August 1, 2014, Friday, 07:06 GMT | 02:06 EST | 10:36 IST | 13:06 SGT
Contributed by Nirmal Bang

LIC Housing Finance (LICHF) reported results below expectations on account of lower than expected Net Interest Income and higher than expected deferred tax liability. Loan growth moderated and stood at 16.8% YoY as compared to historical run rate of above 20% which was in line with the cautious strategy adopted by the management to maintain the asset quality.

Margins declined both QoQ and YoY led by higher cost of funds due to high dependence on bank borrowings and limited access to bond market. Provision stood at Rs 9.2 cr despite including write back of Rs 44 cr due to higher provisions on NPA and developer loan book.

Retail book NPA witnessed improvement on YoY basis while corporate book witnessed marginal increase though it did not witness any big ticket slippages.
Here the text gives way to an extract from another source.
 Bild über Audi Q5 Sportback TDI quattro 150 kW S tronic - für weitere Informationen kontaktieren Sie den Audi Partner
Of the current substandard category, management is hopeful of recovery in one of the account by Q2FY15E.

- Management intends to grow at around 20% for FY15E with focus on LAP. LAP currently contributes 3.8% of the total loan book which is expected to increase upto 5%. We have built in loan growth of 18.1% for FY15E.

- We expect margins to witness marginal improvement in FY15E to 2.3% from current levels of 2.19% led by repricing of loan book, increasing share of higher yielding book (LAP and developer loan) and lower cost of funds (reducing bank borrowings).
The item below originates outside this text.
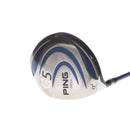 Ping G5 Graphite Mens Left Hand Driver 12* Regular - Grafalloy ProLaunch Blue 65G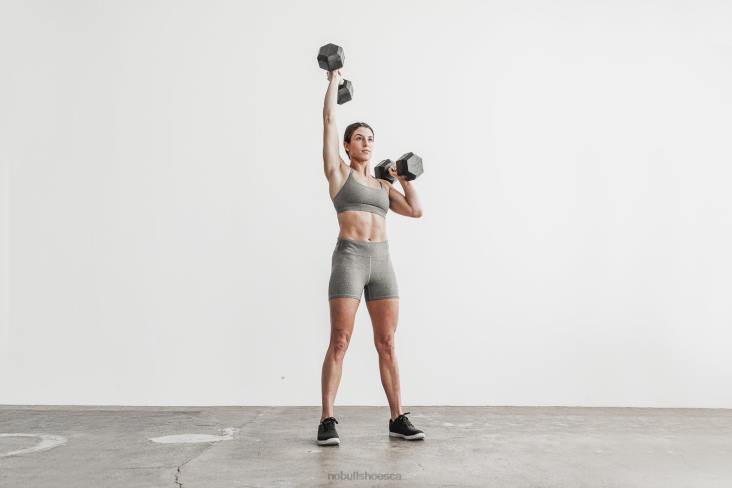 6DJZ1290 Women Mid-Rise Short 4 Nobull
- Asset quality concerns seem to have subsided and we believe that recoveries in the developer loan book in H2FY15E should lead to further improvement in the overall asset quality.

- Tax rate for the quarter increased to 34% (from 27% in the past) as the company made provisions on deferred tax liability of Rs 32 cr for benefits claimed u/s 36 (i) (viiii) of the Income Tax Act.

- LICHF’s borrowing profile stands at: Banks -25.5% @ 10.7%; NHB Refinance – 4.1% @ 9.3%; NCDs- 64.5% @ 9.44%; Retail deposits – 2.2% @ 9.7% and Sub-ordinated debt – 3.6% @8-9%.

Volume growth continues to remain good; however growth in developer book still remains a challenge. Margin improvement is likely to come from increasing share of project loans and LAP book. LICHF has reported broadly stable performance in the current quarter. Scope of margin expansion, maintaining operational efficiency, stable asset quality, adequate capital adequacy ratio (Tier I @ 12.2%) continue to remain the key driver for the company’s performance in the long term. We have broadly maintained our estimates; however our PAT estimates stands reduced after taking into account higher tax rates for DTL. We now expect 11.2% CAGR in PAT for FY14-FY16E with RoA of 1.4% and RoE of 17.4% for FY16E. At CMP, the stock is trading at 1.76x FY15E and 1.51x FY16E ABV; 10.49x and 8.99x FY15E and FY16E EPS. We maintain our HOLD rating on the stock with a target price of Rs 335 (1.75x FY16E ABV); an upside of 15.6% from current levels.